MHC antigens have six loci and hundreds of alleles at those loci, but there are also minor antigens, and these are allelic variants of all of the other molecules you have in your cells. There are people who are blue eyed vs. brown eyed, there are allelic variants of many other proteins. Some of those proteins are expressed and are presented as self on MHC. Those are the minor antigens, the self, housekeeping proteins. You can have a kidney transplant that has all the same MHC but you can have minor differences. The nomenclature is the same but one is in capital letters for major and lowercase letters for minor, mhc. A graft that is incompatible in mhc will be rejected more slowly than one incompatible for MHC. For the minor antigens there are fewer T-cell clones committed to those minor antigens, but once you have one clone that is activated it will divide and differentiate and expand because you have constant presence of the antigen. Once the antigen is removed by skin graft rejection then the immune response will be compressed, but there will be memory cells.

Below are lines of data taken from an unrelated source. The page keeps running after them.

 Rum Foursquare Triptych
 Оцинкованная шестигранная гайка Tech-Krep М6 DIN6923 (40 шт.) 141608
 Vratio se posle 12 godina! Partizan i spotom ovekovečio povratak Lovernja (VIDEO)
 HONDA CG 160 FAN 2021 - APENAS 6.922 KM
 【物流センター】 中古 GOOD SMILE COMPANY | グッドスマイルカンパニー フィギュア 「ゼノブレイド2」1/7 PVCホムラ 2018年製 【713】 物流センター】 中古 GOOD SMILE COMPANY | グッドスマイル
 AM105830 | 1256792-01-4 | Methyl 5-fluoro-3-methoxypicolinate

If you have a skin graft, the langerhaans cells in the skin will travel to the draining lymph node and trigger an immune response and the T-cells get activated and divide and they leave the lymph node and they identify the activated endothelium and they attack the skin. When the graft is rejected there is no more foreign skin and hopefully the skin will heal, and the clones will compress and there will be memory cells.

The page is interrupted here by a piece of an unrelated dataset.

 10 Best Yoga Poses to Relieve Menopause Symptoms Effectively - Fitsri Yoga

In a kidney transplant rejection, rejection occurs at the level of the blood vessel. When you transplant a solid organ like a kidney you connect its blood vessels to the blood vessels of the host. So all you need is to recognize is the foreign antigens on the blood vessels.
There is an enormous need for transplanted organs for a variety of different diseases. Cystic fibrosis can require the replacement of lungs, heart disease can require the replacement of an entire heart. Some people need new livers because of alcohol cirrhosis but there are also acute and chronic infections of the liver, and if you have hepatitis C virus infection and you transplant a new liver in, the new liver is infected and destroyed. There are many causes of kidney failure, and there are more kidney grafts than anything else. For bone marrow, there are a number of cancers or acute failure of different cells in the bone marrow, not to mention people that have mutations in some gene product from a bone marrow derived cell. So sickle cell anemia for instance could be treated by a bone marrow transplant, and there many other diseases that could be treated that way.
If you have allogeneic bone marrow come in and you haven’t cleaned up the T-cells, the mature cells in that individual, induce an immune response. These cells can induce graft vs. host disease or host vs. graft disease.
Remember that the baby is a hybrid, it has maternal and paternal antigens, and the placenta must be able to separate the mom from the baby or the baby will be rejected. Sometimes infertility is associated with recognition of paternal antigens on the gametes or early embryos.